KITFIELDWell, haven't we come a long way when it was thought that that was the most -- one of the most fundamental responsibilities of citizenship is when your country goes to war that you participate in that. The all-volunteer force has gotten us away from that. And it's not going to change. I have a very hard time thinking that after a decade of war, and we haven't called a draft, that we're going to call up a draft in the future, unless it's some sort of existential threat, which I don't see coming.
GJELTENQuickly, Katy, last words on how we need to move forward from here, in your judgment.
DAMI think that we all need to foster a mature, inclusive environment. This really comes down to leadership. Again, the Rand Corporation found that the only time that introducing women into a lot of these units will affect any type of cohesion is if the environment was found to be hostile upon entering. And I'll tell you what, in the Marine Corps, a commander can make or break the environment of his or her unit. So, what we need to do is we need to have a mature perspective. We need to recognize that some peoples' fears might be unfounded, but they need to be taken seriously. And we need to have a mature discussion about how to do this right. And then welcome these women with open arms to serve alongside their brothers in arms.
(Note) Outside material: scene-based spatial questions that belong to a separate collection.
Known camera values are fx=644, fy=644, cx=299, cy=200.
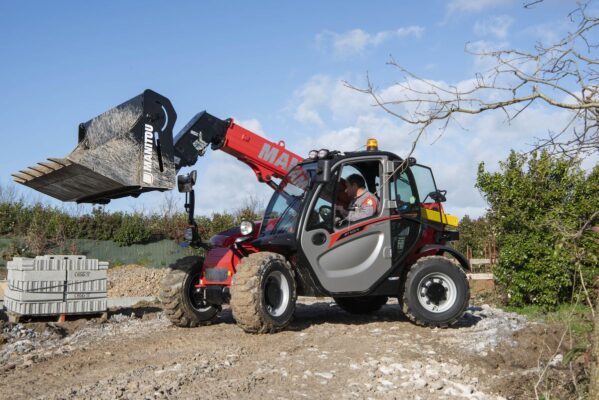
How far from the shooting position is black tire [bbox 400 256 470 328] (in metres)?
8.46

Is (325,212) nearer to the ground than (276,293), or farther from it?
farther from it

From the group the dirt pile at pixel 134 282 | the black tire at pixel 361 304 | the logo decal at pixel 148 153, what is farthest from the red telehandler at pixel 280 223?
the dirt pile at pixel 134 282

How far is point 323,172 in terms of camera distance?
8188mm

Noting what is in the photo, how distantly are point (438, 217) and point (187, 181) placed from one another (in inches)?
144

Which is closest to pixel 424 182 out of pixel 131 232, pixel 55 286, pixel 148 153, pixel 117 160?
pixel 148 153

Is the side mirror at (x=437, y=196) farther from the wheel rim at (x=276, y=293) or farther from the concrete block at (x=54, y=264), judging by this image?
the concrete block at (x=54, y=264)

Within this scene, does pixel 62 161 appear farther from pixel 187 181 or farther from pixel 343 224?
pixel 343 224

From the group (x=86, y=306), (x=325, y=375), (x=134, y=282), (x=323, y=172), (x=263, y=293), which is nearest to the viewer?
(x=325, y=375)

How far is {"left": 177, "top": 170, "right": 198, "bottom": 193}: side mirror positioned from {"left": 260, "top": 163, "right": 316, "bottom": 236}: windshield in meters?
1.18

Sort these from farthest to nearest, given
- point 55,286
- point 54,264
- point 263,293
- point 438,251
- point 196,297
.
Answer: point 54,264, point 55,286, point 438,251, point 196,297, point 263,293

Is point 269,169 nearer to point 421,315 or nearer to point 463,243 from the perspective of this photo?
point 421,315

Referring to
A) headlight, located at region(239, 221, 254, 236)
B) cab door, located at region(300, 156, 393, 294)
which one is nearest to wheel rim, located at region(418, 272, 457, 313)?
cab door, located at region(300, 156, 393, 294)

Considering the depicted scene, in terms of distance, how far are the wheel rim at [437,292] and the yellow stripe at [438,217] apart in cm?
93

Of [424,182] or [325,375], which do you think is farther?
[424,182]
GJELTENWell, that's what we're all about on "The Diane Rehm Show" is having mature discussions. I'd like to thank our guests this morning. Nora Bensahel, distinguished Scholar in Residence at the School for International Service at American University. She's written a lot on this issue. Katelyn van Dam, Marine Major Reservist, Attack Helicopter Pilot and combat veteran and co-director of No Exceptions, which is an initiative of the Truman Project and the Center for National Policy. Also, Gayle Tzemach Lemmon and James Kitfield from the National Journal. I'm Tom Gjelten. Thanks for listening.